:: Quoted passage ::

*****

Print Recipe

Chipolata flan

Ingredients short crust:
2.400 gr Damco kano powder
950 gr Butter
200 gr Caster sugar
180 gr Whole egg
50 gr Lemon raspel
Ingredients almond paste mixed with custard:
500 gr Damco almond paste K+K
350 gr Water
150 gr Damco custard powder Top R





Instructions for the short crust:
Mix all the ingredients thoroughly in the machine until homogeneous. Once the dough has been formed, stop the machine and allow the dough to rest in the refrigerator for at least 12 hours. Mix the water and Damco custard powder Top R together, add the Damco almond paste K+K in 3 stages until a smooth mass is created. Re-knead the cake base dough and roll it out to a 5 mm thickness. Cut out and place in a 20 cm Ø pie dish. Then pipe the almond paste mixed with custard onto the base with a piping bag. Bake at approx. 180°C for approx. 30-35 minutes and allow to cool.

Ingredients filling:
2.000 gr Frucaps chipolata filling
2.000 gr Cream (35% fat), unsweetened



Instructions for the filling:
Mix the whipped cream and the Frucaps chipolata filling with a spatula.

Ingredients sponge cake:
1.000 gr Damco sponge cake mix extra fine
1.000 gr Whole egg
50 gr Lemon raspel



Instructions for the sponge cake:
Pour all the ingredients into a bowl and beat them on the highest setting for about 10 minutes until light and airy. Divide the batter between the 18 cm Ø baking tins and bake at 190°C for 25 minutes.

*****

:: Material provided ::
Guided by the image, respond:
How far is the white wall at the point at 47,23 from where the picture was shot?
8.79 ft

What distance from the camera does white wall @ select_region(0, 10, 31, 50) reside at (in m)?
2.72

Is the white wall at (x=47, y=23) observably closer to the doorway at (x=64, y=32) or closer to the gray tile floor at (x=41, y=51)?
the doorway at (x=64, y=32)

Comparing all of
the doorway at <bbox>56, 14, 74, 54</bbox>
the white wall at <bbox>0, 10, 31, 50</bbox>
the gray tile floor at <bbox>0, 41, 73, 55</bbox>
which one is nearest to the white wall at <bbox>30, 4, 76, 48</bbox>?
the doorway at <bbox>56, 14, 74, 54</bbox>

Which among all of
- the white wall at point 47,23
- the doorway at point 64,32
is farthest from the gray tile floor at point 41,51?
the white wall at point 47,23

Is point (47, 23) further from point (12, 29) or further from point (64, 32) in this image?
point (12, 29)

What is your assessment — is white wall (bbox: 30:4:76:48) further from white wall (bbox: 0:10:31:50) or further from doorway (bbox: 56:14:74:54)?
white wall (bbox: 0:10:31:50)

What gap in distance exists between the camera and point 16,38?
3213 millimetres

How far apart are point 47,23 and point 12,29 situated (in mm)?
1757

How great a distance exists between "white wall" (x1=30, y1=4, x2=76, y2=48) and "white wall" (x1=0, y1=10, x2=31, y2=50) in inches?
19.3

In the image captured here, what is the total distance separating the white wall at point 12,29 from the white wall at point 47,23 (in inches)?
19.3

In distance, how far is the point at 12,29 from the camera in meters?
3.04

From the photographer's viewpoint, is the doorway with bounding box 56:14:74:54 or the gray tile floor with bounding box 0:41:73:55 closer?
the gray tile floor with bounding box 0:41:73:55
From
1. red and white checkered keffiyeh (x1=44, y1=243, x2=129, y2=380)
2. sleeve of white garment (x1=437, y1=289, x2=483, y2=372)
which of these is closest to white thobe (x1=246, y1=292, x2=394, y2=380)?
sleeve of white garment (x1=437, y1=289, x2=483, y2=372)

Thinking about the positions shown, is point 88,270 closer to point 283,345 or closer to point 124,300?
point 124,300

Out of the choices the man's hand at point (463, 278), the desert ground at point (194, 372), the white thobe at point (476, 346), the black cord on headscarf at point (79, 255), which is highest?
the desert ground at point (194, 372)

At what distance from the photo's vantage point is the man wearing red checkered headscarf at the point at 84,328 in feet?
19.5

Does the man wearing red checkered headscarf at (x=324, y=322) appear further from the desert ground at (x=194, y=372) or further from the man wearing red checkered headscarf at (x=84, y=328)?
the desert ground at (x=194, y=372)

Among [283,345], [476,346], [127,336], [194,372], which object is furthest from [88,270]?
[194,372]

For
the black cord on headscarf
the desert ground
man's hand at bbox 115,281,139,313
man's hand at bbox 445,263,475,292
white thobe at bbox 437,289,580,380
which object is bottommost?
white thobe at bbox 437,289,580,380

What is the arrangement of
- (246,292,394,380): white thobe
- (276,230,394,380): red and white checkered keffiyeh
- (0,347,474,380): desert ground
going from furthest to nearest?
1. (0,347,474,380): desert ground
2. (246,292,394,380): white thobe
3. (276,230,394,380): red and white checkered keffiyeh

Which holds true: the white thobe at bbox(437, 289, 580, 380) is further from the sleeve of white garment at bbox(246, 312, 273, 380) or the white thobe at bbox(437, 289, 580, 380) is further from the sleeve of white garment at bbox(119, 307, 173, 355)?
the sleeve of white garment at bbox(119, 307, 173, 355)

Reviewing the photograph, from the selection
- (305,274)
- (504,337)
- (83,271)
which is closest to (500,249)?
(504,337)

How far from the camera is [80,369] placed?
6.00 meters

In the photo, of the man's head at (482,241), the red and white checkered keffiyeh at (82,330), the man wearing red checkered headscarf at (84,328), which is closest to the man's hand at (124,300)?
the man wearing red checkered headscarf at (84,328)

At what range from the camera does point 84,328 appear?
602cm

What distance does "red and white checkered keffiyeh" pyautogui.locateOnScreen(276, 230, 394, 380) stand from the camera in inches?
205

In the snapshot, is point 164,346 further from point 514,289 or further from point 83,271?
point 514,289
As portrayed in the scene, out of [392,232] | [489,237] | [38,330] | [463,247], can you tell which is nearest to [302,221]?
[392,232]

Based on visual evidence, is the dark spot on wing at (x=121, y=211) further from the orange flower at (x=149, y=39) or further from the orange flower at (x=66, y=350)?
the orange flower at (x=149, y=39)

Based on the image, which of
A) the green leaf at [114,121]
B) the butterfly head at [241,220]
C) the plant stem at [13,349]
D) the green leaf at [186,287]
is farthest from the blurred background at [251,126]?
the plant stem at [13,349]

*****

:: Task list ::
a - Repeat the stretch of the chipolata flan recipe from "Instructions for the short" through "allow to cool.".
b - Answer these questions from the chipolata flan recipe:
(i) How much butter goes into the short crust?
(ii) What size pie dish is the cut-out dough placed in?
(iii) At what temperature and for how long is the sponge cake baked?
This data has nothing to do with the chipolata flan recipe.

:: Results of the tasks ::
a -
Instructions for the short crust:
Mix all the ingredients thoroughly in the machine until homogeneous. Once the dough has been formed, stop the machine and allow the dough to rest in the refrigerator for at least 12 hours. Mix the water and Damco custard powder Top R together, add the Damco almond paste K+K in 3 stages until a smooth mass is created. Re-knead the cake base dough and roll it out to a 5 mm thickness. Cut out and place in a 20 cm Ø pie dish. Then pipe the almond paste mixed with custard onto the base with a piping bag. Bake at approx. 180°C for approx. 30-35 minutes and allow to cool.

b -
(i) 950 gr
(ii) A 20 cm Ø pie dish
(iii) At 190°C for 25 minutes